Arrow’s first two seasons do this more effectively than any other live-action superhero adaptation, period. (No, they still can’t quite compete with the DC Animated Universe, but really, nothing can.) This is not to say that these seasons are better than, say, Tim Burton or Christopher Nolan’s takes on Batman. Arrow doesn’t have the same aspirations, or a two-hour-plus time restriction. And as far as adapting comics goes, the episodic possibilities mean that television is simply a better-suited medium for the task than cinema—or, uh, amusement parks, as Martin Scorsese might insist. The Marvel movies do their best to link all their giant set-pieces together over a score of movies, but ultimately, they just don’t have the same coherence as their televised counterparts.
But with its first two seasons, Arrow struck bullseye after bullseye. The show’s oft-maligned storytelling technique, of pairing present-day superheroics with flashback sequences depicting Ollie’s time as a castaway on the island of Lian Yu and other locales, still felt fresh and strong in these seasons and allowed for the show to develop its own mythology even as it mined it. That’s another huge thing in comics: these characters have been around for so long that their mythologies are massive. To show those mythologies from the outset could be considered borderline impossible. Yet Arrow was up to the task, and its actors, even those starting on rocky footing (like its rakishly handsome but initially hollow Amell), grew into their roles and their characters’ places in that mythology winningly. Over time, Oliver and characters like John Diggle (David Ramsey), Felicity Smoak (Emily Bett Rickards) and the Lances Laurel (Katie Cassidy) and Sara (Caity Lotz) ping-ponged onto other shows and even other universes based on the foundation established in these seasons.

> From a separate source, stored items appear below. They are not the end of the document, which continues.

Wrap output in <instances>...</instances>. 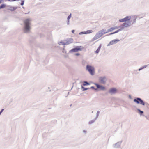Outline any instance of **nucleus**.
<instances>
[{
    "mask_svg": "<svg viewBox=\"0 0 149 149\" xmlns=\"http://www.w3.org/2000/svg\"><path fill=\"white\" fill-rule=\"evenodd\" d=\"M76 55V56H79L80 55L79 53H76L75 54Z\"/></svg>",
    "mask_w": 149,
    "mask_h": 149,
    "instance_id": "21",
    "label": "nucleus"
},
{
    "mask_svg": "<svg viewBox=\"0 0 149 149\" xmlns=\"http://www.w3.org/2000/svg\"><path fill=\"white\" fill-rule=\"evenodd\" d=\"M121 30H122L121 29H120L110 34H114L115 33H116L118 32L119 31H121Z\"/></svg>",
    "mask_w": 149,
    "mask_h": 149,
    "instance_id": "15",
    "label": "nucleus"
},
{
    "mask_svg": "<svg viewBox=\"0 0 149 149\" xmlns=\"http://www.w3.org/2000/svg\"><path fill=\"white\" fill-rule=\"evenodd\" d=\"M120 40L118 39H116L114 40L110 41L109 43L107 45L108 46H109L111 45H113L114 44L116 43L117 42H119Z\"/></svg>",
    "mask_w": 149,
    "mask_h": 149,
    "instance_id": "5",
    "label": "nucleus"
},
{
    "mask_svg": "<svg viewBox=\"0 0 149 149\" xmlns=\"http://www.w3.org/2000/svg\"><path fill=\"white\" fill-rule=\"evenodd\" d=\"M1 0L0 1V3H1Z\"/></svg>",
    "mask_w": 149,
    "mask_h": 149,
    "instance_id": "24",
    "label": "nucleus"
},
{
    "mask_svg": "<svg viewBox=\"0 0 149 149\" xmlns=\"http://www.w3.org/2000/svg\"><path fill=\"white\" fill-rule=\"evenodd\" d=\"M92 32H93L92 30H89L86 31H85L81 32L79 34L82 33V34H87L90 33Z\"/></svg>",
    "mask_w": 149,
    "mask_h": 149,
    "instance_id": "9",
    "label": "nucleus"
},
{
    "mask_svg": "<svg viewBox=\"0 0 149 149\" xmlns=\"http://www.w3.org/2000/svg\"><path fill=\"white\" fill-rule=\"evenodd\" d=\"M95 84L96 85L97 88H99L100 90H104L105 89V88L104 86H100V85H98V84Z\"/></svg>",
    "mask_w": 149,
    "mask_h": 149,
    "instance_id": "8",
    "label": "nucleus"
},
{
    "mask_svg": "<svg viewBox=\"0 0 149 149\" xmlns=\"http://www.w3.org/2000/svg\"><path fill=\"white\" fill-rule=\"evenodd\" d=\"M141 69H139V70H141Z\"/></svg>",
    "mask_w": 149,
    "mask_h": 149,
    "instance_id": "25",
    "label": "nucleus"
},
{
    "mask_svg": "<svg viewBox=\"0 0 149 149\" xmlns=\"http://www.w3.org/2000/svg\"><path fill=\"white\" fill-rule=\"evenodd\" d=\"M81 50L80 48L79 47L76 48H74L72 49V51L73 52H77L79 50Z\"/></svg>",
    "mask_w": 149,
    "mask_h": 149,
    "instance_id": "11",
    "label": "nucleus"
},
{
    "mask_svg": "<svg viewBox=\"0 0 149 149\" xmlns=\"http://www.w3.org/2000/svg\"><path fill=\"white\" fill-rule=\"evenodd\" d=\"M6 5L5 4H2L0 6V9L4 8L5 7H6Z\"/></svg>",
    "mask_w": 149,
    "mask_h": 149,
    "instance_id": "13",
    "label": "nucleus"
},
{
    "mask_svg": "<svg viewBox=\"0 0 149 149\" xmlns=\"http://www.w3.org/2000/svg\"><path fill=\"white\" fill-rule=\"evenodd\" d=\"M139 111H140V113H143V111H140V110H139Z\"/></svg>",
    "mask_w": 149,
    "mask_h": 149,
    "instance_id": "23",
    "label": "nucleus"
},
{
    "mask_svg": "<svg viewBox=\"0 0 149 149\" xmlns=\"http://www.w3.org/2000/svg\"><path fill=\"white\" fill-rule=\"evenodd\" d=\"M86 69L88 70L90 74L92 75L94 74V68L92 66L87 65L86 66Z\"/></svg>",
    "mask_w": 149,
    "mask_h": 149,
    "instance_id": "2",
    "label": "nucleus"
},
{
    "mask_svg": "<svg viewBox=\"0 0 149 149\" xmlns=\"http://www.w3.org/2000/svg\"><path fill=\"white\" fill-rule=\"evenodd\" d=\"M99 80L100 83L104 84L106 82V79L104 77H101L99 78Z\"/></svg>",
    "mask_w": 149,
    "mask_h": 149,
    "instance_id": "7",
    "label": "nucleus"
},
{
    "mask_svg": "<svg viewBox=\"0 0 149 149\" xmlns=\"http://www.w3.org/2000/svg\"><path fill=\"white\" fill-rule=\"evenodd\" d=\"M101 45H100L98 48V49H97L96 51H95V53L97 54L99 53L100 50V49L101 48Z\"/></svg>",
    "mask_w": 149,
    "mask_h": 149,
    "instance_id": "14",
    "label": "nucleus"
},
{
    "mask_svg": "<svg viewBox=\"0 0 149 149\" xmlns=\"http://www.w3.org/2000/svg\"><path fill=\"white\" fill-rule=\"evenodd\" d=\"M4 110V109H2L1 111L0 112V115L1 114V113Z\"/></svg>",
    "mask_w": 149,
    "mask_h": 149,
    "instance_id": "20",
    "label": "nucleus"
},
{
    "mask_svg": "<svg viewBox=\"0 0 149 149\" xmlns=\"http://www.w3.org/2000/svg\"><path fill=\"white\" fill-rule=\"evenodd\" d=\"M131 19V17L130 16H127L125 18L120 19L119 21L120 22H126L128 21Z\"/></svg>",
    "mask_w": 149,
    "mask_h": 149,
    "instance_id": "6",
    "label": "nucleus"
},
{
    "mask_svg": "<svg viewBox=\"0 0 149 149\" xmlns=\"http://www.w3.org/2000/svg\"><path fill=\"white\" fill-rule=\"evenodd\" d=\"M84 83H85L86 84H84V85H89V84L86 82H85Z\"/></svg>",
    "mask_w": 149,
    "mask_h": 149,
    "instance_id": "18",
    "label": "nucleus"
},
{
    "mask_svg": "<svg viewBox=\"0 0 149 149\" xmlns=\"http://www.w3.org/2000/svg\"><path fill=\"white\" fill-rule=\"evenodd\" d=\"M134 102L137 104H140L143 105H145V103L140 98H138L136 99H134Z\"/></svg>",
    "mask_w": 149,
    "mask_h": 149,
    "instance_id": "4",
    "label": "nucleus"
},
{
    "mask_svg": "<svg viewBox=\"0 0 149 149\" xmlns=\"http://www.w3.org/2000/svg\"><path fill=\"white\" fill-rule=\"evenodd\" d=\"M86 89H85V90H86Z\"/></svg>",
    "mask_w": 149,
    "mask_h": 149,
    "instance_id": "26",
    "label": "nucleus"
},
{
    "mask_svg": "<svg viewBox=\"0 0 149 149\" xmlns=\"http://www.w3.org/2000/svg\"><path fill=\"white\" fill-rule=\"evenodd\" d=\"M74 31H74V30H72V32L73 33H74Z\"/></svg>",
    "mask_w": 149,
    "mask_h": 149,
    "instance_id": "22",
    "label": "nucleus"
},
{
    "mask_svg": "<svg viewBox=\"0 0 149 149\" xmlns=\"http://www.w3.org/2000/svg\"><path fill=\"white\" fill-rule=\"evenodd\" d=\"M71 17V15L70 14L68 17V19L69 20V19Z\"/></svg>",
    "mask_w": 149,
    "mask_h": 149,
    "instance_id": "17",
    "label": "nucleus"
},
{
    "mask_svg": "<svg viewBox=\"0 0 149 149\" xmlns=\"http://www.w3.org/2000/svg\"><path fill=\"white\" fill-rule=\"evenodd\" d=\"M129 25L127 23H125L123 24L122 26L123 27H126L128 26Z\"/></svg>",
    "mask_w": 149,
    "mask_h": 149,
    "instance_id": "12",
    "label": "nucleus"
},
{
    "mask_svg": "<svg viewBox=\"0 0 149 149\" xmlns=\"http://www.w3.org/2000/svg\"><path fill=\"white\" fill-rule=\"evenodd\" d=\"M117 92V89L115 88H112L109 91V92L110 93H114Z\"/></svg>",
    "mask_w": 149,
    "mask_h": 149,
    "instance_id": "10",
    "label": "nucleus"
},
{
    "mask_svg": "<svg viewBox=\"0 0 149 149\" xmlns=\"http://www.w3.org/2000/svg\"><path fill=\"white\" fill-rule=\"evenodd\" d=\"M30 20L29 19H27L25 20L24 21L25 29V30L27 31H29L30 29Z\"/></svg>",
    "mask_w": 149,
    "mask_h": 149,
    "instance_id": "1",
    "label": "nucleus"
},
{
    "mask_svg": "<svg viewBox=\"0 0 149 149\" xmlns=\"http://www.w3.org/2000/svg\"><path fill=\"white\" fill-rule=\"evenodd\" d=\"M118 27L117 26L111 27L107 31H106L105 30H103L102 31V33L103 34H105L106 33L111 32L115 29H117Z\"/></svg>",
    "mask_w": 149,
    "mask_h": 149,
    "instance_id": "3",
    "label": "nucleus"
},
{
    "mask_svg": "<svg viewBox=\"0 0 149 149\" xmlns=\"http://www.w3.org/2000/svg\"><path fill=\"white\" fill-rule=\"evenodd\" d=\"M24 1H22L21 3V5H23L24 4Z\"/></svg>",
    "mask_w": 149,
    "mask_h": 149,
    "instance_id": "19",
    "label": "nucleus"
},
{
    "mask_svg": "<svg viewBox=\"0 0 149 149\" xmlns=\"http://www.w3.org/2000/svg\"><path fill=\"white\" fill-rule=\"evenodd\" d=\"M100 37V36L98 35V34H97L94 38L93 39L94 40H96L98 38Z\"/></svg>",
    "mask_w": 149,
    "mask_h": 149,
    "instance_id": "16",
    "label": "nucleus"
}]
</instances>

Then there’s the villains. A hero is only as interesting as his rogues gallery. And in the anti-hero/anti-villain Slade Wilson, better known to comics fans as Deathstroke and portrayed with roguish charm and charismatic depth by the terrific Manu Bennett, Arrow creators Greg Berlanti, Marc Guggenheim, and Andrew Kreisberg picked the perfect foil for Queen. Slade’s arc—in which he grows from Oliver’s hesitant and verbally abusive ally-by-circumstance to dear friend and mentor to bitter nemesis madly determined to burn everything his old friend loves to ash—is built on phenomenal storytelling. And the show’s soap operatic dramatization only enhances the emotional impact. Everything that happens, including Wilson’s murder of Oliver’s mother, is totally over the top, and yet it never fails to land. Part of that is because Bennett is just so good. (Give the man an origin story movie!) Another part of it is just that this is exactly what superhero shows should be: over the top! Just not, you know, to the levels of its later seasons.
I’ve been screaming at most of my comics-loving friends that they need to watch the first two seasons of Arrow since, well, the airing of the second season of Arrow. They mostly haven’t listened, and probably neither will you. But I’ll say it again: the first two seasons of Arrow are a goddamn bullseye. They won’t be the show’s legacy, but they should be. In my Hall of Justice, it’s the Season Two arrow logo emblazoned on the chair. And there it shall remain.